In questo dipinto, Vittore Carpaccio si rivolse al tema dell’esperienza mistica che era particolarmente preoccupante per i pittori veneziani dell’epoca. L’artista ha raffigurato i morti, con mani, piedi e ferite perforate nel fianco di Cristo, le cui sofferenze si riflettono nei santi Girolamo e Giobbe.
Jerome si siede, immerso in se stesso, premendosi una mano sul petto, Giobbe pensa ad alta voce, mettendo le gambe in piedi e gesticolando. In questi personaggi, nelle loro posture viventi, si può vedere l’abilità di Carpaccio, che ha creato tele multi-figurate riempite con il movimento di vari attori.
“Riflessione sulle passioni di Cristo” porta l’influenza di Andrea Mantegna, che si esprime in una scrittura asciutta e chiara, l’abbondanza di pietra, l’ascetica esteriore e potenti personaggi interni. Ma in questo lavoro è evidente l’influenza del veneziano Giovanni Bellini con il suo amore per lo stato contemplativo e il complesso simbolismo dei dipinti.
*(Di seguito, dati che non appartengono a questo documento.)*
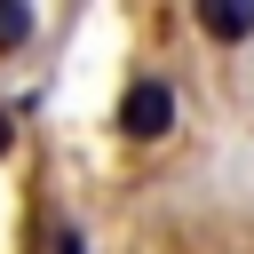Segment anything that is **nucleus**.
Here are the masks:
<instances>
[{
	"label": "nucleus",
	"mask_w": 254,
	"mask_h": 254,
	"mask_svg": "<svg viewBox=\"0 0 254 254\" xmlns=\"http://www.w3.org/2000/svg\"><path fill=\"white\" fill-rule=\"evenodd\" d=\"M32 32H40V16H32L24 0H0V48H24Z\"/></svg>",
	"instance_id": "nucleus-3"
},
{
	"label": "nucleus",
	"mask_w": 254,
	"mask_h": 254,
	"mask_svg": "<svg viewBox=\"0 0 254 254\" xmlns=\"http://www.w3.org/2000/svg\"><path fill=\"white\" fill-rule=\"evenodd\" d=\"M167 127H175V87H167L159 71L127 79V95H119V135H127V143H159Z\"/></svg>",
	"instance_id": "nucleus-1"
},
{
	"label": "nucleus",
	"mask_w": 254,
	"mask_h": 254,
	"mask_svg": "<svg viewBox=\"0 0 254 254\" xmlns=\"http://www.w3.org/2000/svg\"><path fill=\"white\" fill-rule=\"evenodd\" d=\"M56 254H87V238H79V222H56Z\"/></svg>",
	"instance_id": "nucleus-4"
},
{
	"label": "nucleus",
	"mask_w": 254,
	"mask_h": 254,
	"mask_svg": "<svg viewBox=\"0 0 254 254\" xmlns=\"http://www.w3.org/2000/svg\"><path fill=\"white\" fill-rule=\"evenodd\" d=\"M8 151H16V119L0 111V159H8Z\"/></svg>",
	"instance_id": "nucleus-5"
},
{
	"label": "nucleus",
	"mask_w": 254,
	"mask_h": 254,
	"mask_svg": "<svg viewBox=\"0 0 254 254\" xmlns=\"http://www.w3.org/2000/svg\"><path fill=\"white\" fill-rule=\"evenodd\" d=\"M198 32L206 40H254V8L246 0H198Z\"/></svg>",
	"instance_id": "nucleus-2"
}]
</instances>
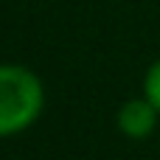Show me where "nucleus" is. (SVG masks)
I'll use <instances>...</instances> for the list:
<instances>
[{
	"instance_id": "nucleus-1",
	"label": "nucleus",
	"mask_w": 160,
	"mask_h": 160,
	"mask_svg": "<svg viewBox=\"0 0 160 160\" xmlns=\"http://www.w3.org/2000/svg\"><path fill=\"white\" fill-rule=\"evenodd\" d=\"M45 104L42 82L20 65H0V138L28 129Z\"/></svg>"
},
{
	"instance_id": "nucleus-2",
	"label": "nucleus",
	"mask_w": 160,
	"mask_h": 160,
	"mask_svg": "<svg viewBox=\"0 0 160 160\" xmlns=\"http://www.w3.org/2000/svg\"><path fill=\"white\" fill-rule=\"evenodd\" d=\"M158 124V110L155 104L143 96V98H135V101H127L121 110H118V129L127 135V138H146Z\"/></svg>"
},
{
	"instance_id": "nucleus-3",
	"label": "nucleus",
	"mask_w": 160,
	"mask_h": 160,
	"mask_svg": "<svg viewBox=\"0 0 160 160\" xmlns=\"http://www.w3.org/2000/svg\"><path fill=\"white\" fill-rule=\"evenodd\" d=\"M143 96L155 104V110L160 112V62H155L146 73V82H143Z\"/></svg>"
}]
</instances>
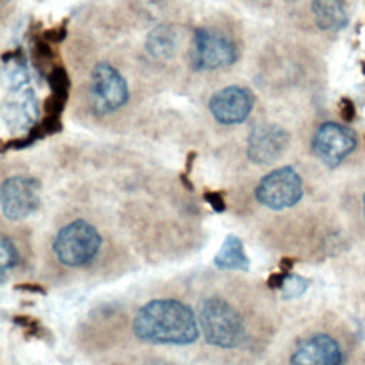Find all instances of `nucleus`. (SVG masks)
Instances as JSON below:
<instances>
[{
    "label": "nucleus",
    "mask_w": 365,
    "mask_h": 365,
    "mask_svg": "<svg viewBox=\"0 0 365 365\" xmlns=\"http://www.w3.org/2000/svg\"><path fill=\"white\" fill-rule=\"evenodd\" d=\"M9 81L7 98L3 104V118L7 125H31L37 117V101L29 83V74L21 60H6Z\"/></svg>",
    "instance_id": "20e7f679"
},
{
    "label": "nucleus",
    "mask_w": 365,
    "mask_h": 365,
    "mask_svg": "<svg viewBox=\"0 0 365 365\" xmlns=\"http://www.w3.org/2000/svg\"><path fill=\"white\" fill-rule=\"evenodd\" d=\"M214 264L220 269L230 271H248L250 259L247 257L242 241L237 235H227L220 251L214 257Z\"/></svg>",
    "instance_id": "2eb2a0df"
},
{
    "label": "nucleus",
    "mask_w": 365,
    "mask_h": 365,
    "mask_svg": "<svg viewBox=\"0 0 365 365\" xmlns=\"http://www.w3.org/2000/svg\"><path fill=\"white\" fill-rule=\"evenodd\" d=\"M339 113L345 121L351 123L355 118V113H356L354 103L349 98H342L339 104Z\"/></svg>",
    "instance_id": "aec40b11"
},
{
    "label": "nucleus",
    "mask_w": 365,
    "mask_h": 365,
    "mask_svg": "<svg viewBox=\"0 0 365 365\" xmlns=\"http://www.w3.org/2000/svg\"><path fill=\"white\" fill-rule=\"evenodd\" d=\"M311 10L317 26L325 31L341 30L349 20L346 0H312Z\"/></svg>",
    "instance_id": "ddd939ff"
},
{
    "label": "nucleus",
    "mask_w": 365,
    "mask_h": 365,
    "mask_svg": "<svg viewBox=\"0 0 365 365\" xmlns=\"http://www.w3.org/2000/svg\"><path fill=\"white\" fill-rule=\"evenodd\" d=\"M90 94L97 114L117 111L128 101V86L121 73L107 61H100L91 71Z\"/></svg>",
    "instance_id": "0eeeda50"
},
{
    "label": "nucleus",
    "mask_w": 365,
    "mask_h": 365,
    "mask_svg": "<svg viewBox=\"0 0 365 365\" xmlns=\"http://www.w3.org/2000/svg\"><path fill=\"white\" fill-rule=\"evenodd\" d=\"M356 147V135L352 128L336 123H324L312 138V153L327 167H338Z\"/></svg>",
    "instance_id": "1a4fd4ad"
},
{
    "label": "nucleus",
    "mask_w": 365,
    "mask_h": 365,
    "mask_svg": "<svg viewBox=\"0 0 365 365\" xmlns=\"http://www.w3.org/2000/svg\"><path fill=\"white\" fill-rule=\"evenodd\" d=\"M238 57L231 38L212 29H197L192 36L190 61L195 71H211L228 67Z\"/></svg>",
    "instance_id": "39448f33"
},
{
    "label": "nucleus",
    "mask_w": 365,
    "mask_h": 365,
    "mask_svg": "<svg viewBox=\"0 0 365 365\" xmlns=\"http://www.w3.org/2000/svg\"><path fill=\"white\" fill-rule=\"evenodd\" d=\"M309 287V281L305 278V277H301L298 274H289L282 287L279 288L281 289V295L282 298L285 299H292V298H298L301 297Z\"/></svg>",
    "instance_id": "dca6fc26"
},
{
    "label": "nucleus",
    "mask_w": 365,
    "mask_h": 365,
    "mask_svg": "<svg viewBox=\"0 0 365 365\" xmlns=\"http://www.w3.org/2000/svg\"><path fill=\"white\" fill-rule=\"evenodd\" d=\"M178 31L170 24L154 27L145 38V48L154 58L168 60L174 57L178 48Z\"/></svg>",
    "instance_id": "4468645a"
},
{
    "label": "nucleus",
    "mask_w": 365,
    "mask_h": 365,
    "mask_svg": "<svg viewBox=\"0 0 365 365\" xmlns=\"http://www.w3.org/2000/svg\"><path fill=\"white\" fill-rule=\"evenodd\" d=\"M16 288H20V289H27V291H31V292H41L44 294L46 291L43 288H40V285H33V284H19Z\"/></svg>",
    "instance_id": "412c9836"
},
{
    "label": "nucleus",
    "mask_w": 365,
    "mask_h": 365,
    "mask_svg": "<svg viewBox=\"0 0 365 365\" xmlns=\"http://www.w3.org/2000/svg\"><path fill=\"white\" fill-rule=\"evenodd\" d=\"M19 261V252L11 240L7 237H1L0 240V271L1 275L6 274L7 269L13 268Z\"/></svg>",
    "instance_id": "f3484780"
},
{
    "label": "nucleus",
    "mask_w": 365,
    "mask_h": 365,
    "mask_svg": "<svg viewBox=\"0 0 365 365\" xmlns=\"http://www.w3.org/2000/svg\"><path fill=\"white\" fill-rule=\"evenodd\" d=\"M133 331L141 341L173 345L192 344L200 332L192 309L170 298L144 304L134 317Z\"/></svg>",
    "instance_id": "f257e3e1"
},
{
    "label": "nucleus",
    "mask_w": 365,
    "mask_h": 365,
    "mask_svg": "<svg viewBox=\"0 0 365 365\" xmlns=\"http://www.w3.org/2000/svg\"><path fill=\"white\" fill-rule=\"evenodd\" d=\"M362 67H364V68H362V70H364V73H365V63H364V64H362Z\"/></svg>",
    "instance_id": "4be33fe9"
},
{
    "label": "nucleus",
    "mask_w": 365,
    "mask_h": 365,
    "mask_svg": "<svg viewBox=\"0 0 365 365\" xmlns=\"http://www.w3.org/2000/svg\"><path fill=\"white\" fill-rule=\"evenodd\" d=\"M364 211H365V197H364Z\"/></svg>",
    "instance_id": "5701e85b"
},
{
    "label": "nucleus",
    "mask_w": 365,
    "mask_h": 365,
    "mask_svg": "<svg viewBox=\"0 0 365 365\" xmlns=\"http://www.w3.org/2000/svg\"><path fill=\"white\" fill-rule=\"evenodd\" d=\"M338 342L327 334H315L301 341L291 355V365H342Z\"/></svg>",
    "instance_id": "f8f14e48"
},
{
    "label": "nucleus",
    "mask_w": 365,
    "mask_h": 365,
    "mask_svg": "<svg viewBox=\"0 0 365 365\" xmlns=\"http://www.w3.org/2000/svg\"><path fill=\"white\" fill-rule=\"evenodd\" d=\"M14 322L17 325H20L23 329H26L27 332H30L33 336H38L41 327L37 322V319L34 318H29V317H14Z\"/></svg>",
    "instance_id": "a211bd4d"
},
{
    "label": "nucleus",
    "mask_w": 365,
    "mask_h": 365,
    "mask_svg": "<svg viewBox=\"0 0 365 365\" xmlns=\"http://www.w3.org/2000/svg\"><path fill=\"white\" fill-rule=\"evenodd\" d=\"M101 247V235L86 220H74L60 228L53 251L66 267H81L94 259Z\"/></svg>",
    "instance_id": "7ed1b4c3"
},
{
    "label": "nucleus",
    "mask_w": 365,
    "mask_h": 365,
    "mask_svg": "<svg viewBox=\"0 0 365 365\" xmlns=\"http://www.w3.org/2000/svg\"><path fill=\"white\" fill-rule=\"evenodd\" d=\"M212 117L225 125L244 123L252 111L254 96L241 86H227L212 94L208 103Z\"/></svg>",
    "instance_id": "9b49d317"
},
{
    "label": "nucleus",
    "mask_w": 365,
    "mask_h": 365,
    "mask_svg": "<svg viewBox=\"0 0 365 365\" xmlns=\"http://www.w3.org/2000/svg\"><path fill=\"white\" fill-rule=\"evenodd\" d=\"M289 145V134L278 124H257L248 135V158L261 165H268L282 157Z\"/></svg>",
    "instance_id": "9d476101"
},
{
    "label": "nucleus",
    "mask_w": 365,
    "mask_h": 365,
    "mask_svg": "<svg viewBox=\"0 0 365 365\" xmlns=\"http://www.w3.org/2000/svg\"><path fill=\"white\" fill-rule=\"evenodd\" d=\"M204 200L217 212H222L225 210V201H224V197L220 191H207V192H204Z\"/></svg>",
    "instance_id": "6ab92c4d"
},
{
    "label": "nucleus",
    "mask_w": 365,
    "mask_h": 365,
    "mask_svg": "<svg viewBox=\"0 0 365 365\" xmlns=\"http://www.w3.org/2000/svg\"><path fill=\"white\" fill-rule=\"evenodd\" d=\"M200 327L205 341L217 348L232 349L247 339V328L241 315L221 297L204 299L200 309Z\"/></svg>",
    "instance_id": "f03ea898"
},
{
    "label": "nucleus",
    "mask_w": 365,
    "mask_h": 365,
    "mask_svg": "<svg viewBox=\"0 0 365 365\" xmlns=\"http://www.w3.org/2000/svg\"><path fill=\"white\" fill-rule=\"evenodd\" d=\"M302 180L295 168L285 165L264 175L257 188L255 198L269 210H285L297 205L302 198Z\"/></svg>",
    "instance_id": "423d86ee"
},
{
    "label": "nucleus",
    "mask_w": 365,
    "mask_h": 365,
    "mask_svg": "<svg viewBox=\"0 0 365 365\" xmlns=\"http://www.w3.org/2000/svg\"><path fill=\"white\" fill-rule=\"evenodd\" d=\"M40 181L34 177L14 175L0 187L3 215L10 221H20L31 215L40 205Z\"/></svg>",
    "instance_id": "6e6552de"
}]
</instances>
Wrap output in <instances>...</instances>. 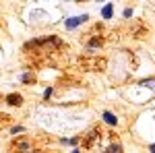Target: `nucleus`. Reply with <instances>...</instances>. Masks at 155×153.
<instances>
[{
	"label": "nucleus",
	"mask_w": 155,
	"mask_h": 153,
	"mask_svg": "<svg viewBox=\"0 0 155 153\" xmlns=\"http://www.w3.org/2000/svg\"><path fill=\"white\" fill-rule=\"evenodd\" d=\"M87 19H89L87 15H83V17H72V19H68V21L64 23V27H66V29H74V27H79L81 23H85Z\"/></svg>",
	"instance_id": "0eeeda50"
},
{
	"label": "nucleus",
	"mask_w": 155,
	"mask_h": 153,
	"mask_svg": "<svg viewBox=\"0 0 155 153\" xmlns=\"http://www.w3.org/2000/svg\"><path fill=\"white\" fill-rule=\"evenodd\" d=\"M104 37L101 35H87V42H85V46H87V50H95V48L104 46Z\"/></svg>",
	"instance_id": "39448f33"
},
{
	"label": "nucleus",
	"mask_w": 155,
	"mask_h": 153,
	"mask_svg": "<svg viewBox=\"0 0 155 153\" xmlns=\"http://www.w3.org/2000/svg\"><path fill=\"white\" fill-rule=\"evenodd\" d=\"M141 85H155V79H145V81H141Z\"/></svg>",
	"instance_id": "2eb2a0df"
},
{
	"label": "nucleus",
	"mask_w": 155,
	"mask_h": 153,
	"mask_svg": "<svg viewBox=\"0 0 155 153\" xmlns=\"http://www.w3.org/2000/svg\"><path fill=\"white\" fill-rule=\"evenodd\" d=\"M6 153H48V151L41 149L31 137H17L8 143Z\"/></svg>",
	"instance_id": "f03ea898"
},
{
	"label": "nucleus",
	"mask_w": 155,
	"mask_h": 153,
	"mask_svg": "<svg viewBox=\"0 0 155 153\" xmlns=\"http://www.w3.org/2000/svg\"><path fill=\"white\" fill-rule=\"evenodd\" d=\"M104 120H106L110 126H116V124H118V118L114 116L112 112H104Z\"/></svg>",
	"instance_id": "1a4fd4ad"
},
{
	"label": "nucleus",
	"mask_w": 155,
	"mask_h": 153,
	"mask_svg": "<svg viewBox=\"0 0 155 153\" xmlns=\"http://www.w3.org/2000/svg\"><path fill=\"white\" fill-rule=\"evenodd\" d=\"M54 93V89H52V87H50V89H46V93H44V99H50V95Z\"/></svg>",
	"instance_id": "4468645a"
},
{
	"label": "nucleus",
	"mask_w": 155,
	"mask_h": 153,
	"mask_svg": "<svg viewBox=\"0 0 155 153\" xmlns=\"http://www.w3.org/2000/svg\"><path fill=\"white\" fill-rule=\"evenodd\" d=\"M4 101H6L8 106L21 108V106H23V95H21V93H8L6 97H4Z\"/></svg>",
	"instance_id": "423d86ee"
},
{
	"label": "nucleus",
	"mask_w": 155,
	"mask_h": 153,
	"mask_svg": "<svg viewBox=\"0 0 155 153\" xmlns=\"http://www.w3.org/2000/svg\"><path fill=\"white\" fill-rule=\"evenodd\" d=\"M149 151H151V153H155V145H151V147H149Z\"/></svg>",
	"instance_id": "dca6fc26"
},
{
	"label": "nucleus",
	"mask_w": 155,
	"mask_h": 153,
	"mask_svg": "<svg viewBox=\"0 0 155 153\" xmlns=\"http://www.w3.org/2000/svg\"><path fill=\"white\" fill-rule=\"evenodd\" d=\"M66 50H68V46L58 35H48L25 44L23 58L31 66H46V64H54Z\"/></svg>",
	"instance_id": "f257e3e1"
},
{
	"label": "nucleus",
	"mask_w": 155,
	"mask_h": 153,
	"mask_svg": "<svg viewBox=\"0 0 155 153\" xmlns=\"http://www.w3.org/2000/svg\"><path fill=\"white\" fill-rule=\"evenodd\" d=\"M8 120H11V118L6 116V114H0V126H4V124H8Z\"/></svg>",
	"instance_id": "f8f14e48"
},
{
	"label": "nucleus",
	"mask_w": 155,
	"mask_h": 153,
	"mask_svg": "<svg viewBox=\"0 0 155 153\" xmlns=\"http://www.w3.org/2000/svg\"><path fill=\"white\" fill-rule=\"evenodd\" d=\"M106 66H107V60L99 58V56H93V54L81 58V68L83 71H106Z\"/></svg>",
	"instance_id": "7ed1b4c3"
},
{
	"label": "nucleus",
	"mask_w": 155,
	"mask_h": 153,
	"mask_svg": "<svg viewBox=\"0 0 155 153\" xmlns=\"http://www.w3.org/2000/svg\"><path fill=\"white\" fill-rule=\"evenodd\" d=\"M23 126H12V128H11V135H17V132H23Z\"/></svg>",
	"instance_id": "ddd939ff"
},
{
	"label": "nucleus",
	"mask_w": 155,
	"mask_h": 153,
	"mask_svg": "<svg viewBox=\"0 0 155 153\" xmlns=\"http://www.w3.org/2000/svg\"><path fill=\"white\" fill-rule=\"evenodd\" d=\"M72 153H81V149H74V151H72Z\"/></svg>",
	"instance_id": "f3484780"
},
{
	"label": "nucleus",
	"mask_w": 155,
	"mask_h": 153,
	"mask_svg": "<svg viewBox=\"0 0 155 153\" xmlns=\"http://www.w3.org/2000/svg\"><path fill=\"white\" fill-rule=\"evenodd\" d=\"M101 141V128L99 126H93V128H89L85 132L83 137H81V143H83V149H93L97 143Z\"/></svg>",
	"instance_id": "20e7f679"
},
{
	"label": "nucleus",
	"mask_w": 155,
	"mask_h": 153,
	"mask_svg": "<svg viewBox=\"0 0 155 153\" xmlns=\"http://www.w3.org/2000/svg\"><path fill=\"white\" fill-rule=\"evenodd\" d=\"M106 153H122V145H120L118 141H114L112 145L106 147Z\"/></svg>",
	"instance_id": "6e6552de"
},
{
	"label": "nucleus",
	"mask_w": 155,
	"mask_h": 153,
	"mask_svg": "<svg viewBox=\"0 0 155 153\" xmlns=\"http://www.w3.org/2000/svg\"><path fill=\"white\" fill-rule=\"evenodd\" d=\"M21 81H23V83H35V75H33V71H27V72H23Z\"/></svg>",
	"instance_id": "9d476101"
},
{
	"label": "nucleus",
	"mask_w": 155,
	"mask_h": 153,
	"mask_svg": "<svg viewBox=\"0 0 155 153\" xmlns=\"http://www.w3.org/2000/svg\"><path fill=\"white\" fill-rule=\"evenodd\" d=\"M112 11H114V4L107 2L106 6H104V11H101V17H104V19H110V17H112Z\"/></svg>",
	"instance_id": "9b49d317"
}]
</instances>
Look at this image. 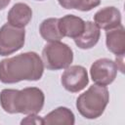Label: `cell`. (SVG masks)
<instances>
[{
	"label": "cell",
	"instance_id": "8",
	"mask_svg": "<svg viewBox=\"0 0 125 125\" xmlns=\"http://www.w3.org/2000/svg\"><path fill=\"white\" fill-rule=\"evenodd\" d=\"M94 22L99 28L109 30L119 26L121 23V13L115 7H104L94 16Z\"/></svg>",
	"mask_w": 125,
	"mask_h": 125
},
{
	"label": "cell",
	"instance_id": "1",
	"mask_svg": "<svg viewBox=\"0 0 125 125\" xmlns=\"http://www.w3.org/2000/svg\"><path fill=\"white\" fill-rule=\"evenodd\" d=\"M44 71L42 59L35 52H25L0 62V81L5 84L22 80L37 81Z\"/></svg>",
	"mask_w": 125,
	"mask_h": 125
},
{
	"label": "cell",
	"instance_id": "10",
	"mask_svg": "<svg viewBox=\"0 0 125 125\" xmlns=\"http://www.w3.org/2000/svg\"><path fill=\"white\" fill-rule=\"evenodd\" d=\"M105 44L111 53L118 56H124L125 54V29L122 24L119 26L106 30L105 32Z\"/></svg>",
	"mask_w": 125,
	"mask_h": 125
},
{
	"label": "cell",
	"instance_id": "15",
	"mask_svg": "<svg viewBox=\"0 0 125 125\" xmlns=\"http://www.w3.org/2000/svg\"><path fill=\"white\" fill-rule=\"evenodd\" d=\"M58 2L64 9H76L82 12H88L99 6L101 0H58Z\"/></svg>",
	"mask_w": 125,
	"mask_h": 125
},
{
	"label": "cell",
	"instance_id": "11",
	"mask_svg": "<svg viewBox=\"0 0 125 125\" xmlns=\"http://www.w3.org/2000/svg\"><path fill=\"white\" fill-rule=\"evenodd\" d=\"M32 18V10L25 3H16L8 12L7 21L8 23L24 28L25 25L28 24Z\"/></svg>",
	"mask_w": 125,
	"mask_h": 125
},
{
	"label": "cell",
	"instance_id": "7",
	"mask_svg": "<svg viewBox=\"0 0 125 125\" xmlns=\"http://www.w3.org/2000/svg\"><path fill=\"white\" fill-rule=\"evenodd\" d=\"M61 83L62 87L71 93H77L83 90L89 83L88 73L82 65H69L62 74Z\"/></svg>",
	"mask_w": 125,
	"mask_h": 125
},
{
	"label": "cell",
	"instance_id": "16",
	"mask_svg": "<svg viewBox=\"0 0 125 125\" xmlns=\"http://www.w3.org/2000/svg\"><path fill=\"white\" fill-rule=\"evenodd\" d=\"M21 124L23 125V124H35V125H43V120H42V117L38 116L37 113H33V114H28V116H26L24 119H22L21 121Z\"/></svg>",
	"mask_w": 125,
	"mask_h": 125
},
{
	"label": "cell",
	"instance_id": "6",
	"mask_svg": "<svg viewBox=\"0 0 125 125\" xmlns=\"http://www.w3.org/2000/svg\"><path fill=\"white\" fill-rule=\"evenodd\" d=\"M117 70L118 68L114 61L103 58L92 63L90 67V75L96 84L106 86L114 81Z\"/></svg>",
	"mask_w": 125,
	"mask_h": 125
},
{
	"label": "cell",
	"instance_id": "12",
	"mask_svg": "<svg viewBox=\"0 0 125 125\" xmlns=\"http://www.w3.org/2000/svg\"><path fill=\"white\" fill-rule=\"evenodd\" d=\"M101 36L100 28L96 25L95 22L87 21H85V27L83 32L74 39L76 46L80 49L86 50L93 48L99 41Z\"/></svg>",
	"mask_w": 125,
	"mask_h": 125
},
{
	"label": "cell",
	"instance_id": "9",
	"mask_svg": "<svg viewBox=\"0 0 125 125\" xmlns=\"http://www.w3.org/2000/svg\"><path fill=\"white\" fill-rule=\"evenodd\" d=\"M85 21L74 15H66L59 19V29L62 37L77 38L84 30Z\"/></svg>",
	"mask_w": 125,
	"mask_h": 125
},
{
	"label": "cell",
	"instance_id": "5",
	"mask_svg": "<svg viewBox=\"0 0 125 125\" xmlns=\"http://www.w3.org/2000/svg\"><path fill=\"white\" fill-rule=\"evenodd\" d=\"M24 28L5 23L0 28V56H8L16 53L24 45Z\"/></svg>",
	"mask_w": 125,
	"mask_h": 125
},
{
	"label": "cell",
	"instance_id": "4",
	"mask_svg": "<svg viewBox=\"0 0 125 125\" xmlns=\"http://www.w3.org/2000/svg\"><path fill=\"white\" fill-rule=\"evenodd\" d=\"M73 61L72 49L60 41L49 42L42 51V62L46 68L59 70L68 67Z\"/></svg>",
	"mask_w": 125,
	"mask_h": 125
},
{
	"label": "cell",
	"instance_id": "3",
	"mask_svg": "<svg viewBox=\"0 0 125 125\" xmlns=\"http://www.w3.org/2000/svg\"><path fill=\"white\" fill-rule=\"evenodd\" d=\"M108 101L109 93L107 88L95 84L77 98L76 108L83 117L96 119L104 113Z\"/></svg>",
	"mask_w": 125,
	"mask_h": 125
},
{
	"label": "cell",
	"instance_id": "18",
	"mask_svg": "<svg viewBox=\"0 0 125 125\" xmlns=\"http://www.w3.org/2000/svg\"><path fill=\"white\" fill-rule=\"evenodd\" d=\"M38 1H43V0H38Z\"/></svg>",
	"mask_w": 125,
	"mask_h": 125
},
{
	"label": "cell",
	"instance_id": "14",
	"mask_svg": "<svg viewBox=\"0 0 125 125\" xmlns=\"http://www.w3.org/2000/svg\"><path fill=\"white\" fill-rule=\"evenodd\" d=\"M39 32L41 37L47 42L60 41L62 35L59 29V19L49 18L44 20L39 27Z\"/></svg>",
	"mask_w": 125,
	"mask_h": 125
},
{
	"label": "cell",
	"instance_id": "2",
	"mask_svg": "<svg viewBox=\"0 0 125 125\" xmlns=\"http://www.w3.org/2000/svg\"><path fill=\"white\" fill-rule=\"evenodd\" d=\"M44 101L43 91L36 87H27L22 90L4 89L0 93V104L6 112L11 114L38 113L43 108Z\"/></svg>",
	"mask_w": 125,
	"mask_h": 125
},
{
	"label": "cell",
	"instance_id": "13",
	"mask_svg": "<svg viewBox=\"0 0 125 125\" xmlns=\"http://www.w3.org/2000/svg\"><path fill=\"white\" fill-rule=\"evenodd\" d=\"M43 125H73L75 117L73 112L64 106H59L42 117Z\"/></svg>",
	"mask_w": 125,
	"mask_h": 125
},
{
	"label": "cell",
	"instance_id": "17",
	"mask_svg": "<svg viewBox=\"0 0 125 125\" xmlns=\"http://www.w3.org/2000/svg\"><path fill=\"white\" fill-rule=\"evenodd\" d=\"M10 1H11V0H0V10L5 9V8L9 5Z\"/></svg>",
	"mask_w": 125,
	"mask_h": 125
}]
</instances>
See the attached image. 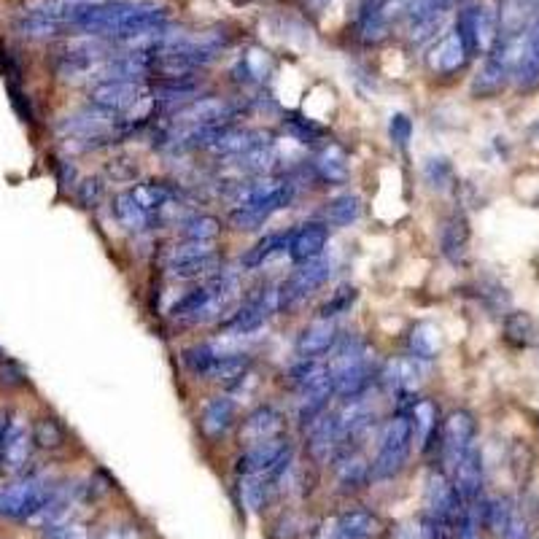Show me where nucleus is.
I'll return each mask as SVG.
<instances>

E l’opera del Carpaccio è piena di simboli.
Il trono di Cristo mezzo rovinato, le montagne pietrose a sinistra, l’albero secco, il teschio e le ossa ricordano la vana vita sulla terra.
Si oppongono a una fertile valle e alberi verdeggianti, nonché a un uccello che sale sopra il trono – un simbolo della Resurrezione. Dal piedistallo di marmo, su cui giacciono due libri, uno dei quali è aperto, pende un rosario – un simbolo di preghiera, che ricorda come una persona può essere salvata.